CMS has been urging hospitals and CAHs to immediately adopt these procedures, particularly in their emergency and other outpatient departments. Following protocol is key, since two hospital care givers who treated the Liberian man, Thomas Eric Duncan, have contracted Ebola. One of the health care workers was a 26-year-old nurse who provided care that included invasive dialysis procedures and use of a ventilator during Duncan’s hospital stay.
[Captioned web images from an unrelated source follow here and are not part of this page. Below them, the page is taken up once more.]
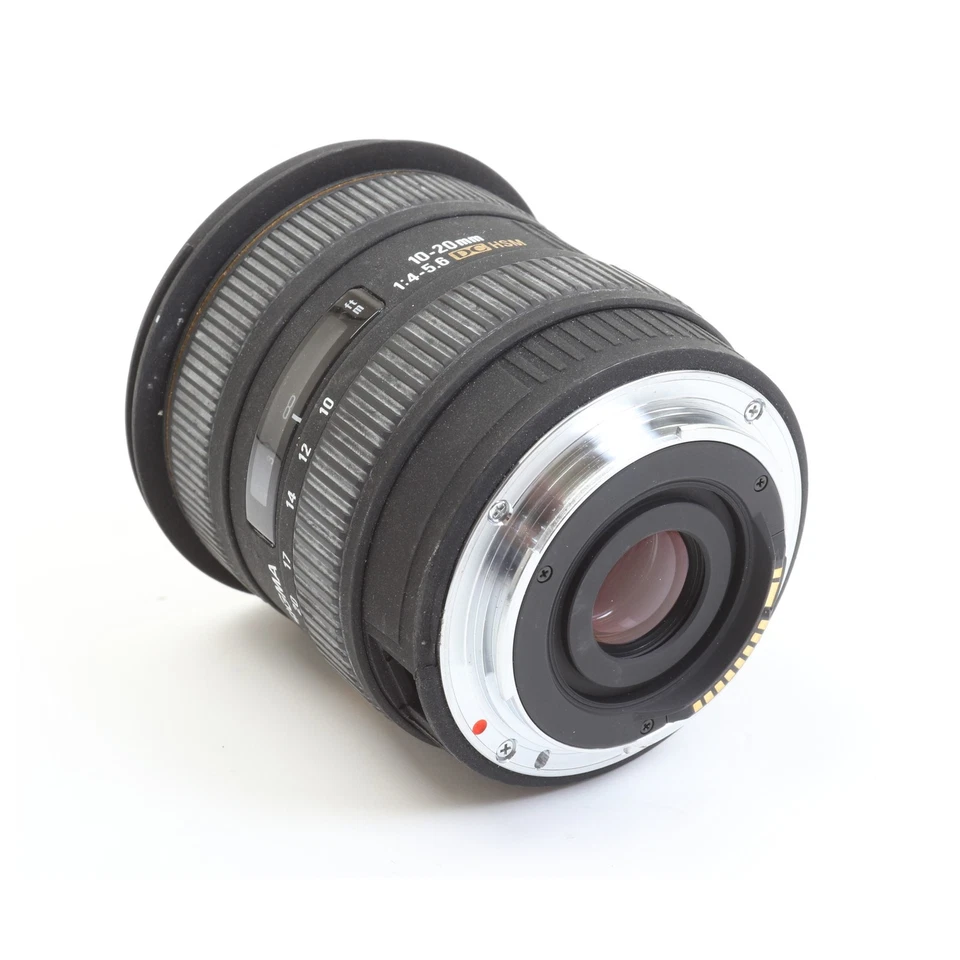 CANON Sigma EX 4,0-5,6/10-20 DC HSM + Estado C (272782) - Imagen 2 de 4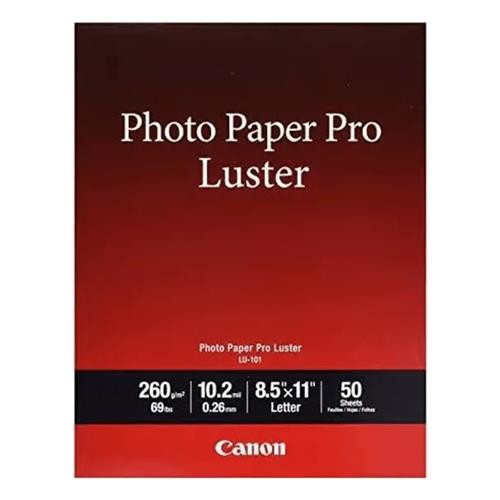 Canon  papier photos Lustre - 6211B004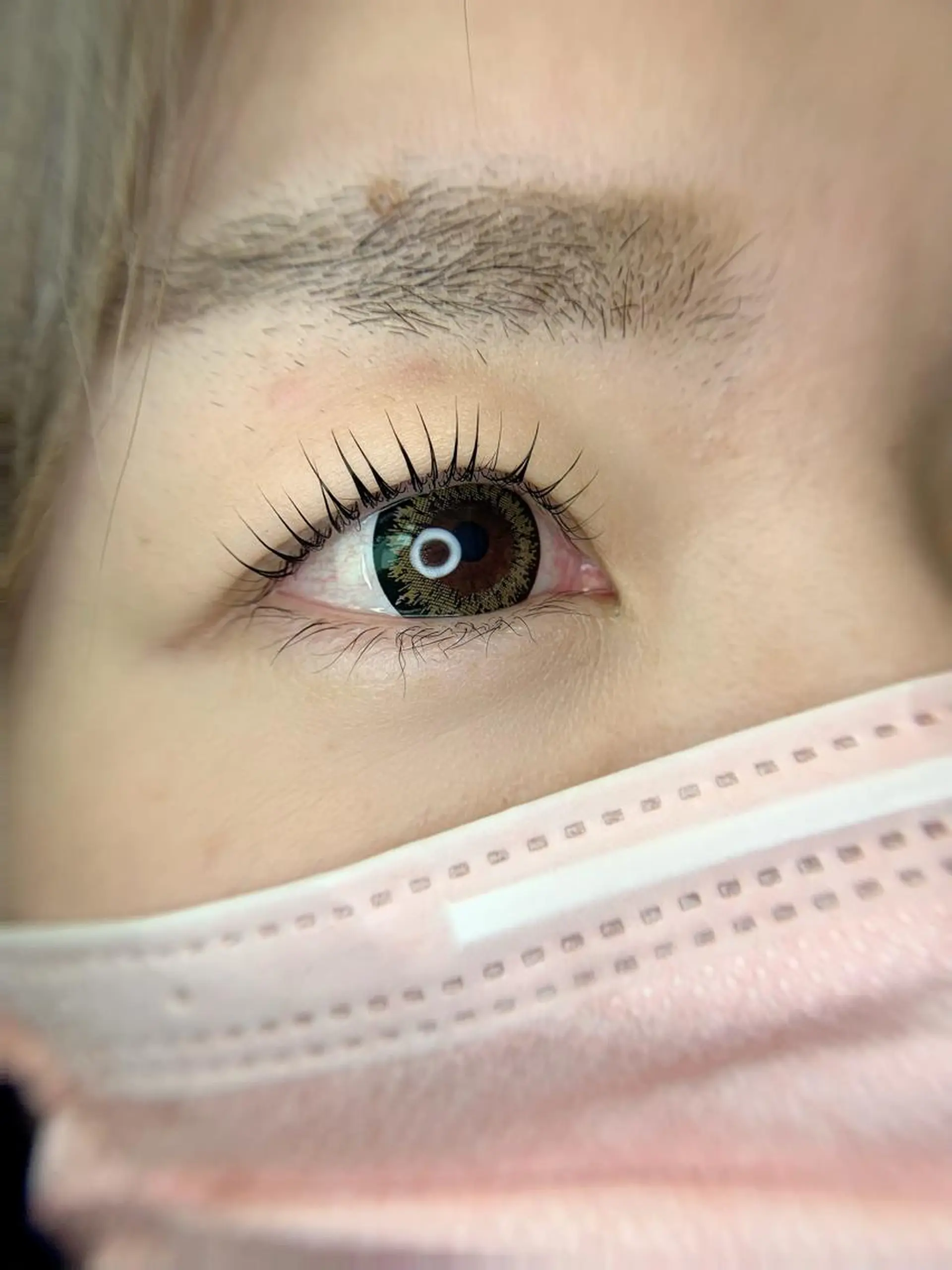 マツエク・マツパ Lien所属・Lien .nahoのエステ・リラクイメージ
The protocols, however, may not be enough. CNN reported that Texas Health Presbyterian Hospital Dallas nurses have complained that guidance continually changed, and there were no up-to-date protocols available when Duncan was at the hospital. The nurses claim that Duncan was left in an open area, that their PPE exposed their necks, and there was no mandate for them to attend training. Further, the second 29-year-old nurse flew the next day between Cleveland and Texas after treating Duncan.
Regarding the infected nurse, the Washington Post reported on October 14, 2014, that CDC director Tom Frieden affirmed that a “breach in protocol resulted in this infection.”
The CMS memorandum provided a link to an Ebola detection checklist, but it is not mandatory or federally regulated. The checklist covers review of triage procedures, post-screening criteria, adequate training, and preparation of isolation, quarantine, and exposure reports. CMS also cited the CDC’s website for updates to affected countries, but again, the memorandum was issued days after Duncan’s visit.
The CDC and CMS will need to move faster as any changes in guidance arise. Whether current protocols will contain the Ebola virus remains to be seen, as it is likely more health care workers at the Dallas hospital will contract the disease.